I found an article called “Why the subscription economy has yet to hit its peak” on Marketing Week. It looked interesting and relevant to the topic of this article, so I clicked on it to read it and was confronted with two subscription options (£7 per week or £18 per week for the “ultimate” package) neither of which I was remotely interested in. I don’t want another subscription to anything. I already have a subscription to the Wall Street Journal, The Economist and MIT Technology Review (and Tabletop Gaming, which is excellent) and I don’t read even a fraction of that content.
If I had the option of paying £1 to read the Marketing Week article, then I would have cheerfully paid it, but without that option neither of us was satisfied: I didn’t get to read the article and they didn’t get my money.
If I could click on one button marked “Pay £1” and then start reading the article, I would do. If I have to click on button marked “Pay” and then type in my credit card details and my personal information and the amount etc etc they I wouldn’t, especially if I had to pay £2 in order to cover the transactions fees imposed by the platform, the acquirer, the scheme and the issuer. I have the £1, and I want to pay, but I can’t. I can go into a store a buy a pack of gum for £1 and pay in a couple of seconds with my contactless card, but I can’t do the same online.

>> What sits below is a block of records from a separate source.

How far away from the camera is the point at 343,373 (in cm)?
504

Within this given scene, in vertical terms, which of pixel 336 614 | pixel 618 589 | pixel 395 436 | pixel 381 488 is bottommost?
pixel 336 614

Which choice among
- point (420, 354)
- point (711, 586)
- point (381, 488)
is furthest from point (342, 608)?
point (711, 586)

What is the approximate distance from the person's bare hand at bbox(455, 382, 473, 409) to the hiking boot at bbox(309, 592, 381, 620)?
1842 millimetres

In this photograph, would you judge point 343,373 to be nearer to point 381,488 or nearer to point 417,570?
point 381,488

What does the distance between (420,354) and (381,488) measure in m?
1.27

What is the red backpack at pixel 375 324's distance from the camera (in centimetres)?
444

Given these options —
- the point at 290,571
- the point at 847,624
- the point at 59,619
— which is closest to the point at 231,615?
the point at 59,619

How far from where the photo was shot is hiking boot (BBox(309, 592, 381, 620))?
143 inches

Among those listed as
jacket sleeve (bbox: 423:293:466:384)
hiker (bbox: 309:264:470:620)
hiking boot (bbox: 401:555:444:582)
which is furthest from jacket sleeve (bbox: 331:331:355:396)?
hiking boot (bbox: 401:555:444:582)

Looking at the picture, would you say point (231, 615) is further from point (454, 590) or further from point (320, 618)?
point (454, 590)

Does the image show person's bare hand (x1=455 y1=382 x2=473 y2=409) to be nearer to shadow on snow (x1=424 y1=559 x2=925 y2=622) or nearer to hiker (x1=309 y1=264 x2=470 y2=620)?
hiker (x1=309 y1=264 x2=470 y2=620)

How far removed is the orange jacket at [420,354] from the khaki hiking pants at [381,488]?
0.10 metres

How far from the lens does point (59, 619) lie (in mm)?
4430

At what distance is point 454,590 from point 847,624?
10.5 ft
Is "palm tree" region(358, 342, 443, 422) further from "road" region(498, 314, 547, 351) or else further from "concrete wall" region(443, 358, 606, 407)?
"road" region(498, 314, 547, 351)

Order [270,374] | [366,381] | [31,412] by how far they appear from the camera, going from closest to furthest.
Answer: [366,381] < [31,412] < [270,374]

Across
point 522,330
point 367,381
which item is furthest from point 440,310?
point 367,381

This is hardly a new idea. The noted venture capitalist Marc Andreessen knows more about the web than I will ever do, and back in 2012 he told a Wired magazine conference in New York that “we should have built payments in the browser”. They got half way, because buried in your browser in addition to the familiar error 404 for page not found there is also error 402 for page requires payment. But no payment mechanism was provided and I note that the Collisons (the brothers behind Stripe) were quoted arguing that this is the reason that the web went from being an open environment and opportunity for all to an “oligopoly controlled by five companies now worth more than $3 trillion”.
A couple of years ago, Mance Harmon wrote here in Forbes that “today’s business models were not designed to protect consumers” and talked about the problems of trying to build micropayments on top of the legacy infrastructure. He was right: but what will stimulate the demand for micropayments and what technologies can be used to satisfy that demand? And not only for magazines with an established brand – what about the content creators trying to connect with their audience directly?
Amber Case says that micropayments could become “a new financial interface”, one where creators and consumers are both able to participate in the web economy”, and I agree. The idea of a web based on content rather than advertising is very appealing indeed. But to get there, I think we need a mechanism that is one button that sends a fixed tip (let’s say $1) to the creator of content. But I just don’t see how we can make that happen by building yet another layer on top of the legacy payment network.
Some people will talk about so-called “level 2” solutions built on top of cryptocurrencies and who knows, they may be right in the long term, but not now. Mr. Andressen said years ago that a “fascinating use case for Bitcoin is micropayments”. Observing that it was not cost-effective to run small payments through the existing payments infrastructure, he thought that Bitcoin’s divisibility would make it easy to send a thousandth of penny to anyone in the world for near-free.
A decade on, and we now have Twitter’s “Tip Jar” which does not use Bitcoin or digital currency some clever blockchain application that none of us had thought of before, but adds another layer on top of the creaking payment system to create a means to send someone a buck while simultaneously giving away your Paypal address and paying a transaction fee of one-third. Tip Jar simply sends you to a third-party payment platform (right now PayPal, Venmo, Cash App, Patreon and Bandcamp).
What could deliver the ideal form of micropayments? I’m experimenting with a few different models myself, running a subscription service on Substack and piloting a couple of online content micropayment schemes (including one from a Y Combinator startup that will go live on the 15Mb Ltd. web site shortly) but I’m not sure that any of these are the perfect solution (maybe there isn’t one – maybe it depends on the channel and content) but I have to say I am enjoying the renewed focus on the micropayments opportunity now.
Hands in the Tip Jar.
NFT available direct from the artist at TheOfficeMuse (CC-BY-ND 4.0)
We are long overdue a working micropayments infrastructure to deliver a different kind of internet, one based on content not advertising. It seems to me that there is now a chance that it will be central bank digital currency of one form or another. Not Bitcoin, not a tip system built on top of Paypal built on top of credit cards built on top of bank accounts built on top of central bank digital money. If Twitter has access to my CBDC wallet, then it can simply transfer £1 from my wallet to the creator’s wallet with the pseudonymity integral to a well-designed CBDC. I never get to see any of the creator’s personal information (unless they want me to) and the creator never gets to see any of my personal information (unless I want them to).
The micropayments dream from the earliest days of the internet may be about to be realised and I am sure that the implications of this are much, much more than helping a few Tik Tok teens get paid for whatever it is they do on Tik Tok.